There are several limitations to this study. First, the progression of diabetes-induced animals was only observed for 16 weeks; therefore, understanding complete temporal variations in permeability of diabetic muscles requires further study. Second, our study did not investigate clinical signs of myopathy and microvascular pathology. More pathological markers of myopathy, such as blood flow/perfusion obtained by DSC or ASL MRI, MR spectroscopy, and functional parameters (e.g., force and fatigability), are needed to discern subtle changes in skeletal muscle features and investigate the confounding factors of microvascular permeability and perfusion. Third, the low temporal resolution (8 s) may lead to overestimations of the Vp value. In addition, the sum of Vp and Ve in few rabbits showed values slightly greater than 1, which might be due to a computational bias, when a pharmacokinetic model based on a database of humans was used on rabbits.
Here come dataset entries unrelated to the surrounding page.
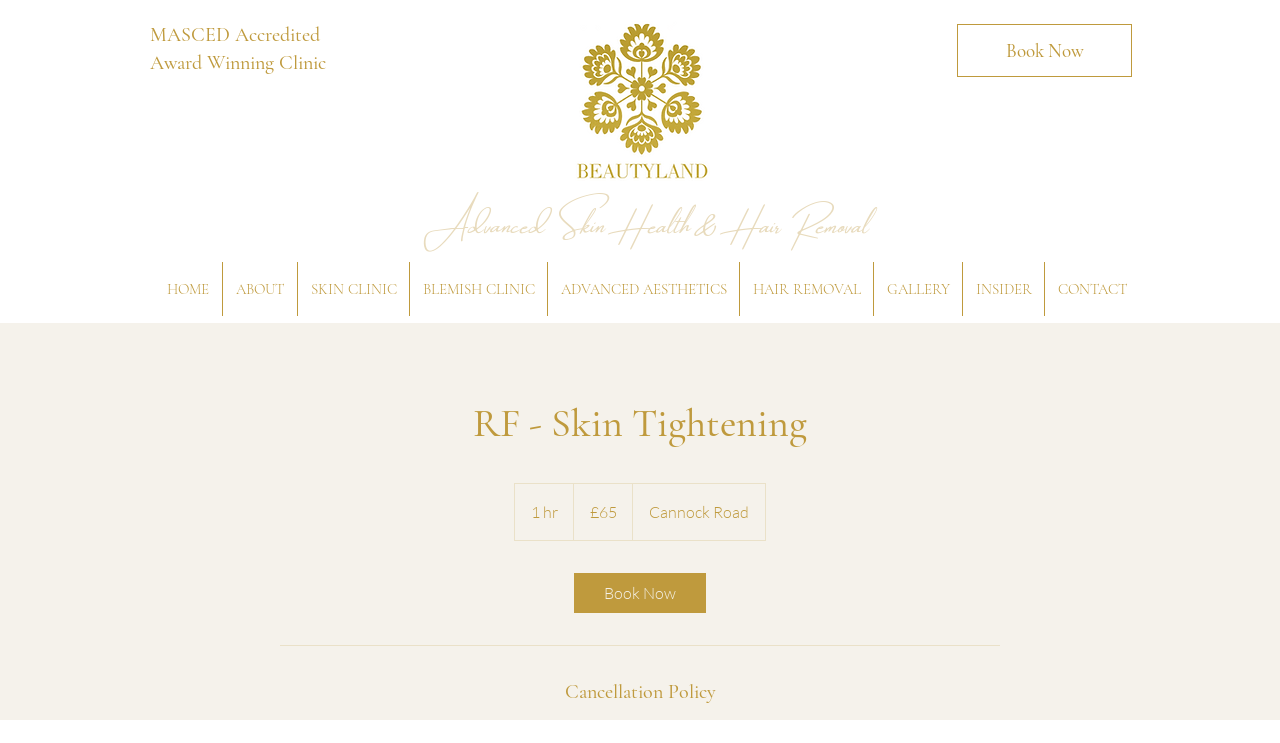

--- FILE ---
content_type: text/html; charset=utf-8
request_url: https://www.google.com/recaptcha/api2/aframe
body_size: 269
content:
<!DOCTYPE HTML><html><head><meta http-equiv="content-type" content="text/html; charset=UTF-8"></head><body><script nonce="LA2zY-B-jJCAXPSiZtjU5A">/** Anti-fraud and anti-abuse applications only. See google.com/recaptcha */ try{var clients={'sodar':'https://pagead2.googlesyndication.com/pagead/sodar?'};window.addEventListener("message",function(a){try{if(a.source===window.parent){var b=JSON.parse(a.data);var c=clients[b['id']];if(c){var d=document.createElement('img');d.src=c+b['params']+'&rc='+(localStorage.getItem("rc::a")?sessionStorage.getItem("rc::b"):"");window.document.body.appendChild(d);sessionStorage.setItem("rc::e",parseInt(sessionStorage.getItem("rc::e")||0)+1);localStorage.setItem("rc::h",'1769448377653');}}}catch(b){}});window.parent.postMessage("_grecaptcha_ready", "*");}catch(b){}</script></body></html>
A multi-compartment pharmacokinetic model might be a more suitable pharmacokinetic model for evaluating the multifidus muscle of rabbits. Despite this, differences between the diabetic and control groups indicate that Vp and Ve are promising parameters with which to estimate the blood supply in the skeletal muscle. Finally, a small sample size was used. Definitive conclusions on texture features of diabetic skeletal muscle should be confirmed by using larger samples.

In conclusion, quantitative DCE-MRI can be used to evaluate microvascular permeability and perfusion of diabetic skeletal muscles; TA based on Ktrans maps can identify microarchitectural modifications in diabetic skeletal muscle at early stages.